• _WHAT IS EXPECTED_: Filter on the word "checklist": copy each matching line from the listing below.

• _THE RECORDS_:
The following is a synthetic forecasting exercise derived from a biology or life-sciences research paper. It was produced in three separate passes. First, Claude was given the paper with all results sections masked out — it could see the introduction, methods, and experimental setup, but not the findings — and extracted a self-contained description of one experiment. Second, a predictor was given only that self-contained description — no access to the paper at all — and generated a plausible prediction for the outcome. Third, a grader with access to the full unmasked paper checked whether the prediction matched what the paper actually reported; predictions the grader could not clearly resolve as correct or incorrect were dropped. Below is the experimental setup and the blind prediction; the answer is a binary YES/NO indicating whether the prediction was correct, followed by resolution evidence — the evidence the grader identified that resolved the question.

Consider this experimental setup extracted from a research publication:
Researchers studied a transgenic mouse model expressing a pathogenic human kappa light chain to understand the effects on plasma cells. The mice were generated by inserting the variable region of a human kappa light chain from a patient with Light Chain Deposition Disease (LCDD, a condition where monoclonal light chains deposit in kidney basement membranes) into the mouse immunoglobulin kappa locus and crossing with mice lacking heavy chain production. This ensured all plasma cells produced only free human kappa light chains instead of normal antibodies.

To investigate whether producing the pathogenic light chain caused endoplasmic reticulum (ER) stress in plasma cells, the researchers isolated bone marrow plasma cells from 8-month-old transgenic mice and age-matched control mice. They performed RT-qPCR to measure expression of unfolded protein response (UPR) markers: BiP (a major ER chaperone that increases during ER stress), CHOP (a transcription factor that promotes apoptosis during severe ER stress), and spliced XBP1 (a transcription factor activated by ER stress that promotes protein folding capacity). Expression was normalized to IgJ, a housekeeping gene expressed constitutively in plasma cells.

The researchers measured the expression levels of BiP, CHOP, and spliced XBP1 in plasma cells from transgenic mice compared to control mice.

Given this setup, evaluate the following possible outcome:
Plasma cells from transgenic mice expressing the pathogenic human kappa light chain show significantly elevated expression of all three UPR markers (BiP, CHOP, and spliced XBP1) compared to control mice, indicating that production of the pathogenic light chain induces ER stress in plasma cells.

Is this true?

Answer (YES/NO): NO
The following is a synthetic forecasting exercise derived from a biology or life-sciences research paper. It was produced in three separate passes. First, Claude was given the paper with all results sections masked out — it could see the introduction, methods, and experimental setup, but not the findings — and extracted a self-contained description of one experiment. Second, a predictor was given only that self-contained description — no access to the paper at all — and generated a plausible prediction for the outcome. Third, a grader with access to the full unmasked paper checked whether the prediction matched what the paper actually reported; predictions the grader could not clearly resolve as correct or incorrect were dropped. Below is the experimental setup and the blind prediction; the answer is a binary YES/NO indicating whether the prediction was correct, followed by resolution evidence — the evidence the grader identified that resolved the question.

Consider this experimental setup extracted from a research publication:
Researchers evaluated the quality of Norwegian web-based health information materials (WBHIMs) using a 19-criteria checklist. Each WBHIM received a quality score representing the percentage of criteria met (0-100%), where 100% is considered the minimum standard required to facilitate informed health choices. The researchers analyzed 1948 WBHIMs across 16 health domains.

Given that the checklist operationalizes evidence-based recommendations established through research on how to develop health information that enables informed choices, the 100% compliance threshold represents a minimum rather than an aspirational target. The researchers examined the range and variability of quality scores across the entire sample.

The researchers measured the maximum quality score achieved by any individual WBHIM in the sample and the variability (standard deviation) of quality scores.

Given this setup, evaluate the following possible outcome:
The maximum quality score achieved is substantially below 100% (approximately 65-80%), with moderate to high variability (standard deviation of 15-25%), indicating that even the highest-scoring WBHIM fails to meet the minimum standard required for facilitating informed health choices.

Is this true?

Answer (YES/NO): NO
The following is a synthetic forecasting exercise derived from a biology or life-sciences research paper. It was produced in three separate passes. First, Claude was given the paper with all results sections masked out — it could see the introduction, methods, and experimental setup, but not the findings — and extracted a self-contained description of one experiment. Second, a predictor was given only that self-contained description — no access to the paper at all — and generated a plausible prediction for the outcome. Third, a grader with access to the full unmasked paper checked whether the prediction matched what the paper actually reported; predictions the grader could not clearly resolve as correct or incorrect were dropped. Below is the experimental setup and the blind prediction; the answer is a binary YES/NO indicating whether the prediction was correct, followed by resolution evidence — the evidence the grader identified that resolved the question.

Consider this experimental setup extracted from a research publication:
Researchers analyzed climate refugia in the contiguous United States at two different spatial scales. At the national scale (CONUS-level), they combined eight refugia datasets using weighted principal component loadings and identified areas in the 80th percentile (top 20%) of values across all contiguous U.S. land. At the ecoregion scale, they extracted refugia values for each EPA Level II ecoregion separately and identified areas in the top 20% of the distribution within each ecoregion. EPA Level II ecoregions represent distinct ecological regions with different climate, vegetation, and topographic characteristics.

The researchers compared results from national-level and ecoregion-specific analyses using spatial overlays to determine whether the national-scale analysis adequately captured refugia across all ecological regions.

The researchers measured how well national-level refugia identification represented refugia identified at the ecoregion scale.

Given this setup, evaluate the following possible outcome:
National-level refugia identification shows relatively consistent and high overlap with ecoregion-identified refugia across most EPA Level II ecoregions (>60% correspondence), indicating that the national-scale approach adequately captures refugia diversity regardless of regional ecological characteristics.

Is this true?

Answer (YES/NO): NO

• _ANSWER FOR THIS EXERCISE_:
Researchers evaluated the quality of Norwegian web-based health information materials (WBHIMs) using a 19-criteria checklist. Each WBHIM received a quality score representing the percentage of criteria met (0-100%), where 100% is considered the minimum standard required to facilitate informed health choices. The researchers analyzed 1948 WBHIMs across 16 health domains.
Given that the checklist operationalizes evidence-based recommendations established through research on how to develop health information that enables informed choices, the 100% compliance threshold represents a minimum rather than an aspirational target. The researchers examined the range and variability of quality scores across the entire sample.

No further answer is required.